Answer to Question #54776 in Macroeconomics for Tan Ser Ying
Explain Protectionism of Malaysia
Defence industries of Malaysia
Protectionism is the economic policy of decreasing or even restraining trade between countries through methods such as tariffs on imported goods, restrictive quotas, and a variety of other government regulations designed to allow fair competition between imports and goods and services produced domestically. Such policy allows to support national production and exports to increase the power of the country on the world market and its economy development. Asean countries such as Malaysia must allow more foreign investments with their peers for Asean Economic Community (AEC) to become a reality, with protectionism being one of the biggest stumbling blocks. Most of Asean countries are seen to be afraid to open up their market fast as they want to protect their local interest. The development of the Malaysian defence industry started in the early 1970s when the country embarked on the establishment of a government owned ordnance factory.

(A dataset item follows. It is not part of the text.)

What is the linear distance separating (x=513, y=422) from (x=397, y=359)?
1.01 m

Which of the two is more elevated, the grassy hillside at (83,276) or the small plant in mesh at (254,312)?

This was then followed by the privatisation of the depot facilities of the Royal Malaysian Air Force and the Royal Malaysian Navy in the 1980s and 1990s. The 1990s also saw the Malaysian government placing a requirement for offset programmes and technology transfer to be included in any purchase of foreign defence equipment although neither were required to be military or defence industry related. This was in line with the then Prime Minister Mahathir Mohammad’s ‘Vision 2020 ‘ goal of making Malaysia a fully industrialised and technologically advanced nation by 2020 and in line with this was the development of Malaysian industries, especially the aerospace and defence industries via transfer of technology and offset programmes.